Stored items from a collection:
_ _ _ _
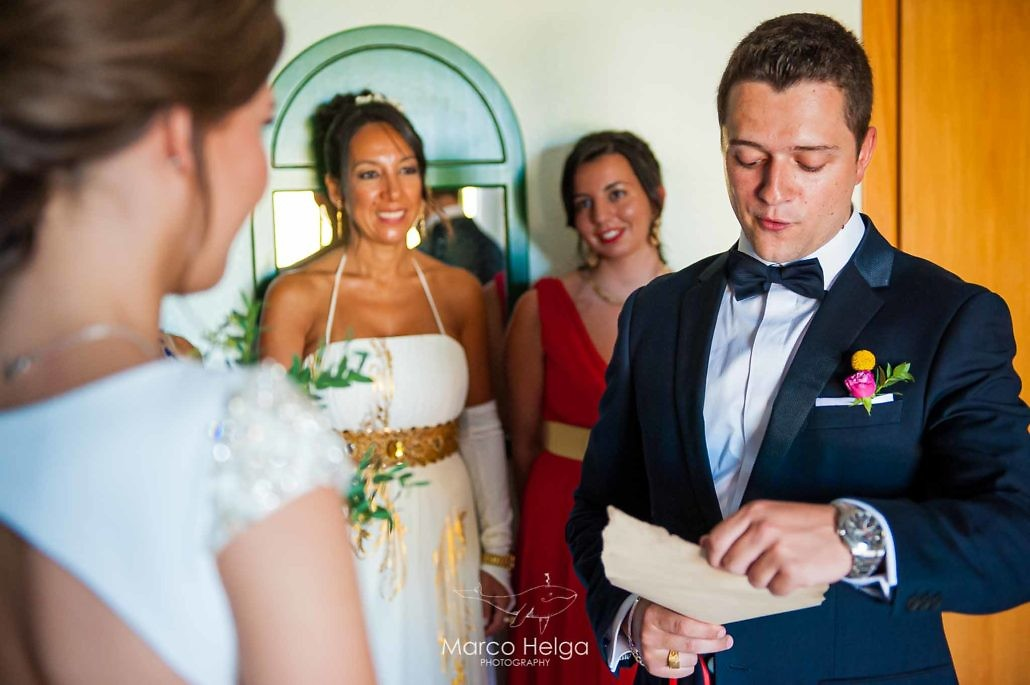 Boda en Hotel Pino Alto entrega ramo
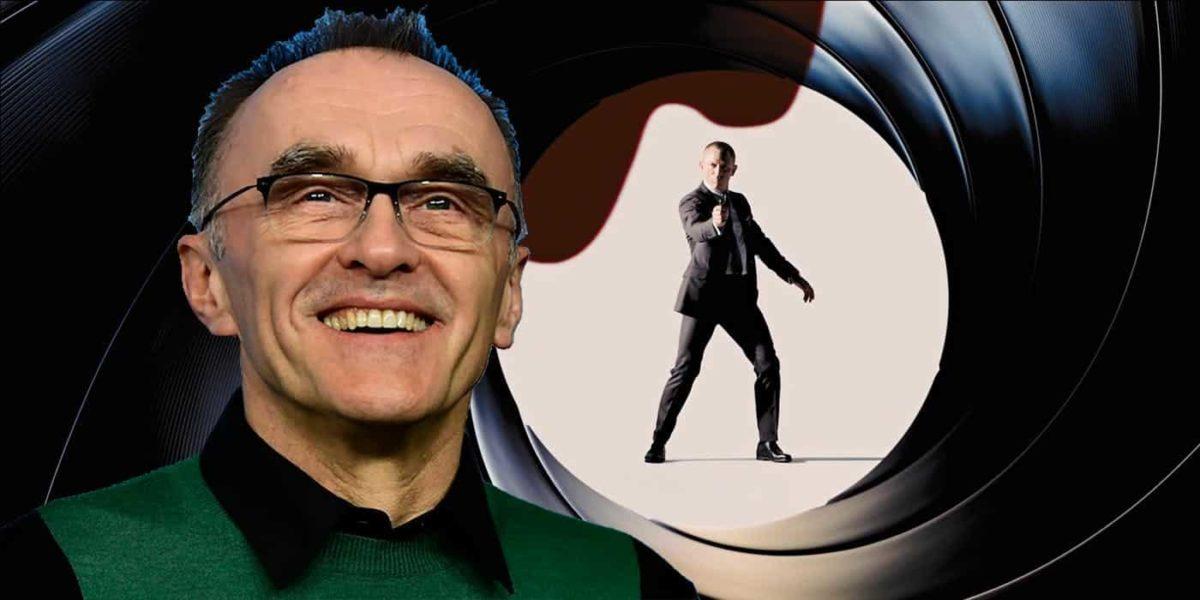 Bond 25 se queda sin director; Danny Boyle abandona el proyecto de MGM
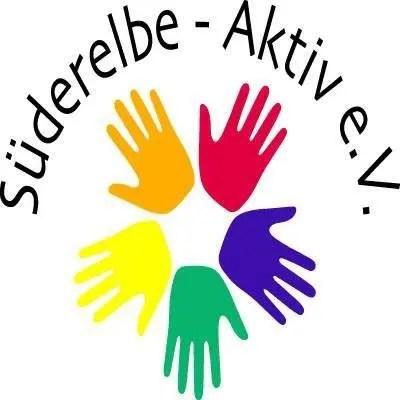 Bild von Süderelbe Aktiv informiert über Vereinsarbeit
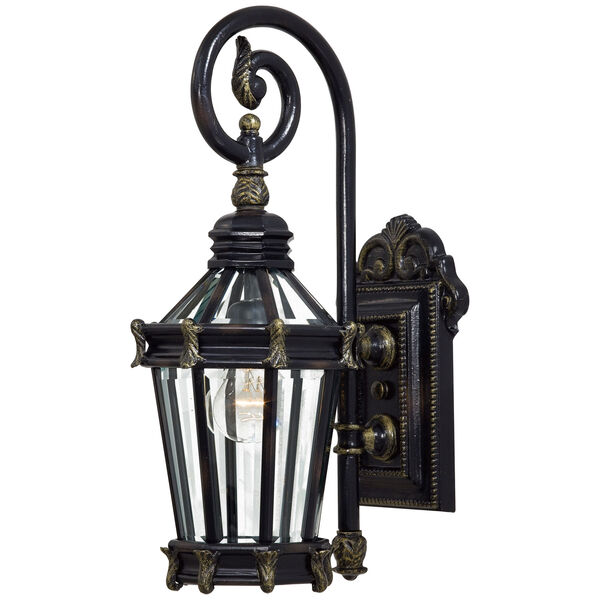 Stratford Hall Wall Sconce, image 1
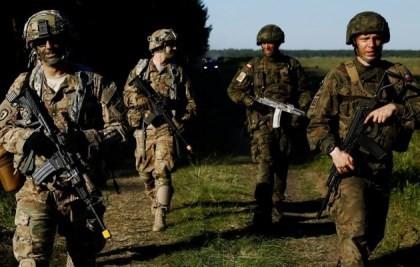 NATO và 2 sai lầm lớn nhất đối với Nga
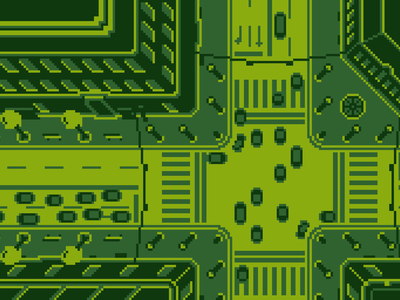 Game Boy Pixelart Detail city pixel art nintendo gameboy aseprite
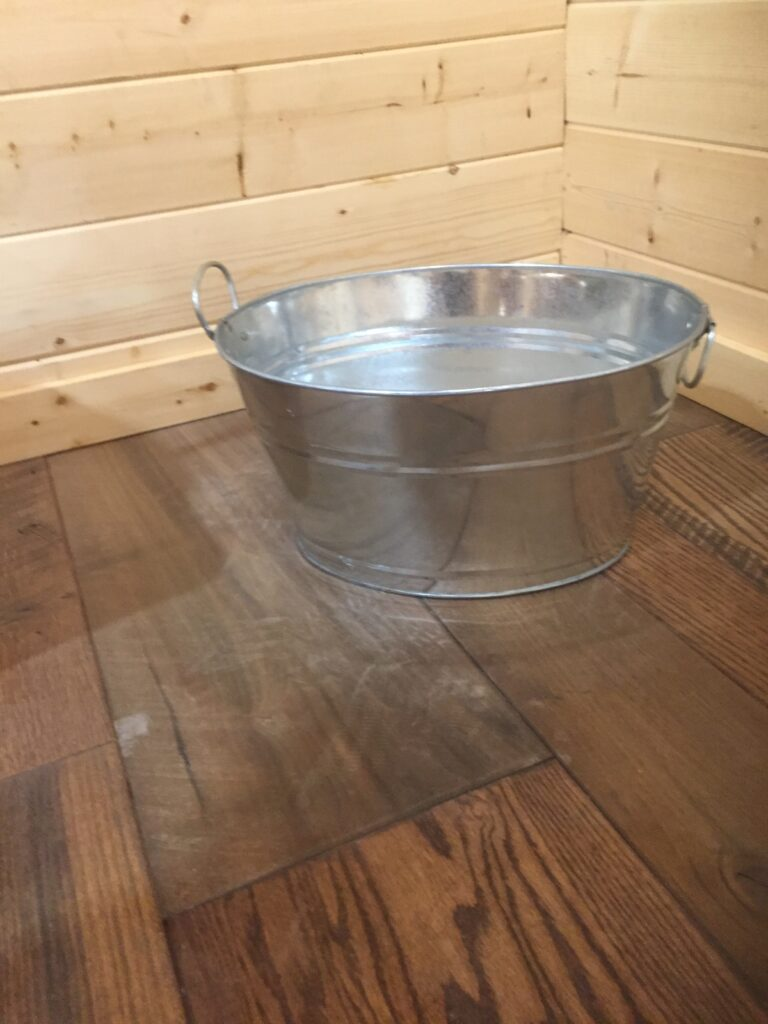 Small Wash Tub: $10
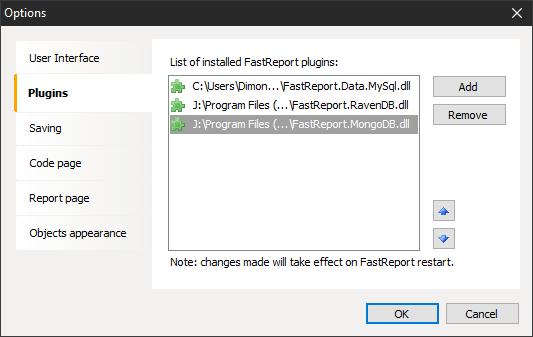 如何从FastReport.Net报表连接到MongoDB数据库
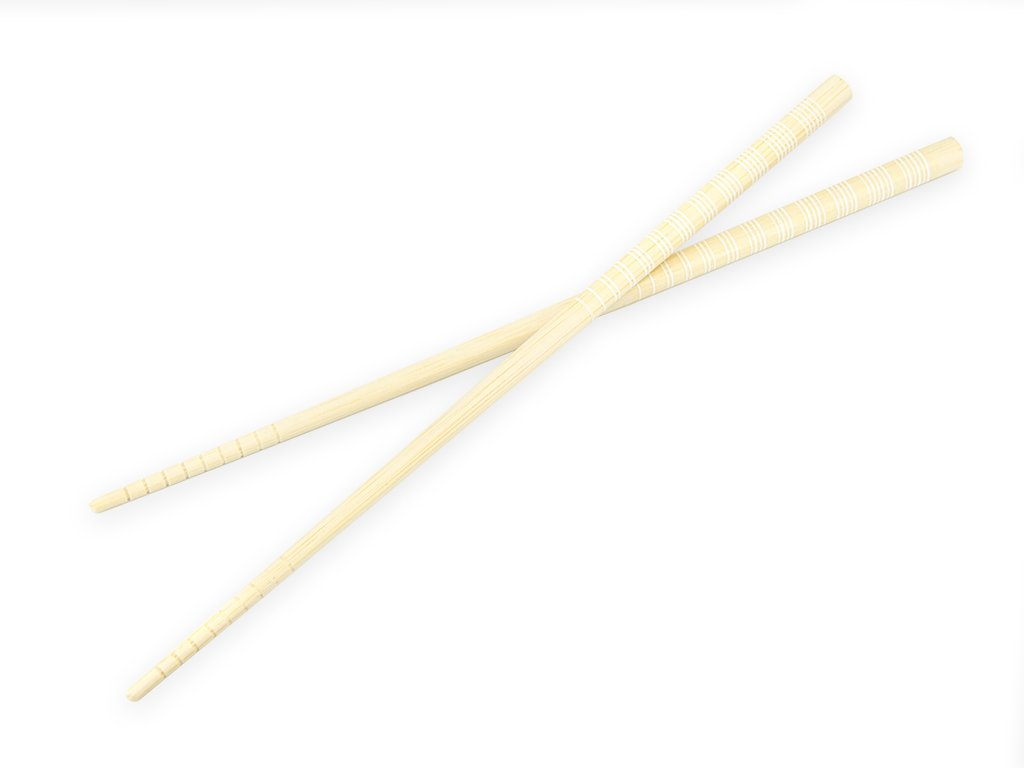 Bambusové hůlky Striped
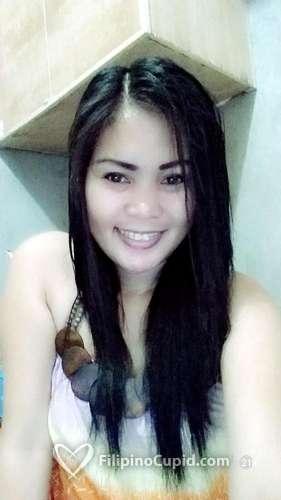 del norte asian singles Gender female country philippines city surigao city state surigao del norte height 5'0 last login date click here to learn more.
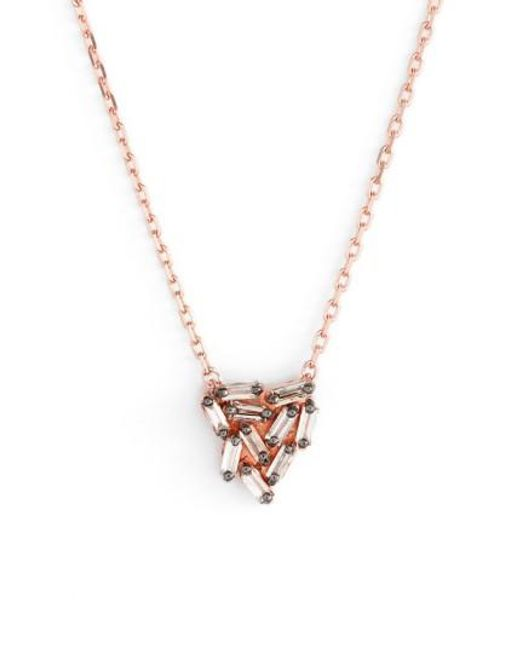 Suzanne Kalan | Metallic 'fireworks' Diamond Baguette Mini Triangle Pendant Necklace | Lyst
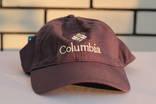 Columbia Era №2 Высокое качество. Кепки | Бейсболки Мужские | Женские.
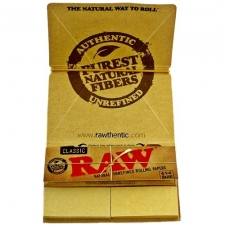 Raw Classic 1 1/4 Artesano 79mm Rolling Papers with Tips and Tray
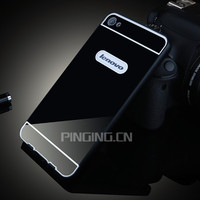 Luxury metal aluminum bumper case hard pc phone cover for lenovo s60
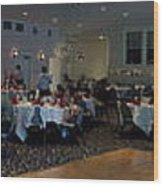 Panorama Wedding Wood Print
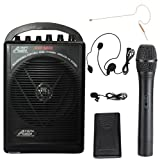 Audio2000s Awp-604-bhl/630 25w Battery Powered Dual Wireless Microphone Pa System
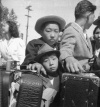 Lange Dorothea_1942_Young evacuees of Japanese ancestry, Turlock CA, May2-1942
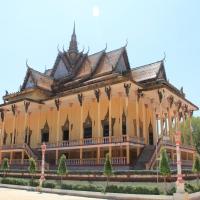 Local Pagoda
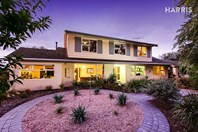 Picture of 25 Leabrook Drive, Rostrevor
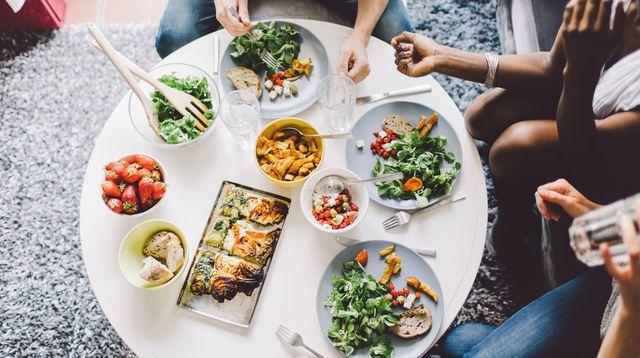 Idee de recette pour perdre du poids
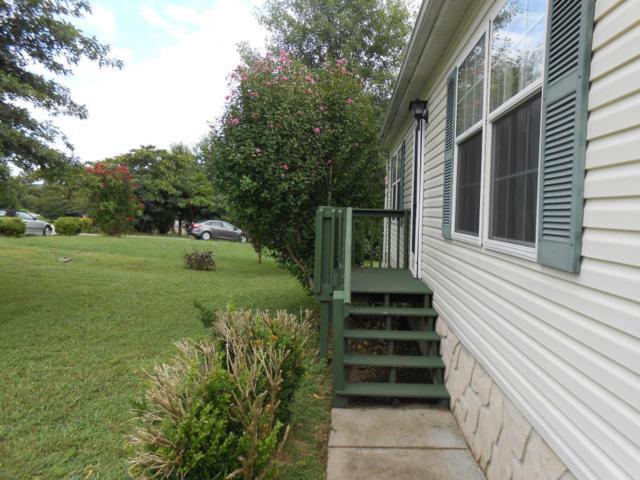 465 Abbott Rd, Lenoir City, TN 37771 (#1012985) :: Shannon Foster Boline Group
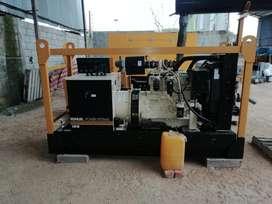 Vendo Generador Y 2 Bonvas en Machala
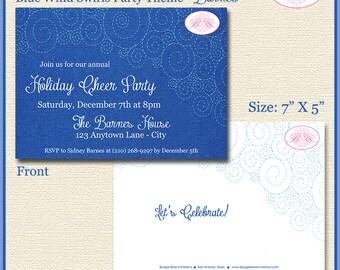 Blue Swirls Christmas Party Invitation Stitch Sew Winter Holiday Navy Boogie Bear Invitations Barnes Theme Theme Paperless Printable Printed
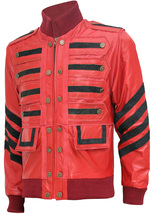 Men Maroon Bomber Military Leather Jacket | LJM - $199.99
_ _ _ _
## WORK ORDER
Please restate word for word the lines above, starting with the line that holds "Game Boy Pixelart" and ending with the final line of the records, while leaving out pictures.

## ANSWER BOX
 Game Boy Pixelart Detail city pixel art nintendo gameboy aseprite
 Small Wash Tub: $10
 如何从FastReport.Net报表连接到MongoDB数据库
 Bambusové hůlky Striped
 del norte asian singles Gender female country philippines city surigao city state surigao del norte height 5'0 last login date click here to learn more.
 Suzanne Kalan | Metallic 'fireworks' Diamond Baguette Mini Triangle Pendant Necklace | Lyst
 Columbia Era №2 Высокое качество. Кепки | Бейсболки Мужские | Женские.
 Raw Classic 1 1/4 Artesano 79mm Rolling Papers with Tips and Tray
 Luxury metal aluminum bumper case hard pc phone cover for lenovo s60
 Panorama Wedding Wood Print
 Audio2000s Awp-604-bhl/630 25w Battery Powered Dual Wireless Microphone Pa System
 Lange Dorothea_1942_Young evacuees of Japanese ancestry, Turlock CA, May2-1942
 Local Pagoda
 Picture of 25 Leabrook Drive, Rostrevor
 Idee de recette pour perdre du poids
 465 Abbott Rd, Lenoir City, TN 37771 (#1012985) :: Shannon Foster Boline Group
 Vendo Generador Y 2 Bonvas en Machala
 Blue Swirls Christmas Party Invitation Stitch Sew Winter Holiday Navy Boogie Bear Invitations Barnes Theme Theme Paperless Printable Printed
 Men Maroon Bomber Military Leather Jacket | LJM - $199.99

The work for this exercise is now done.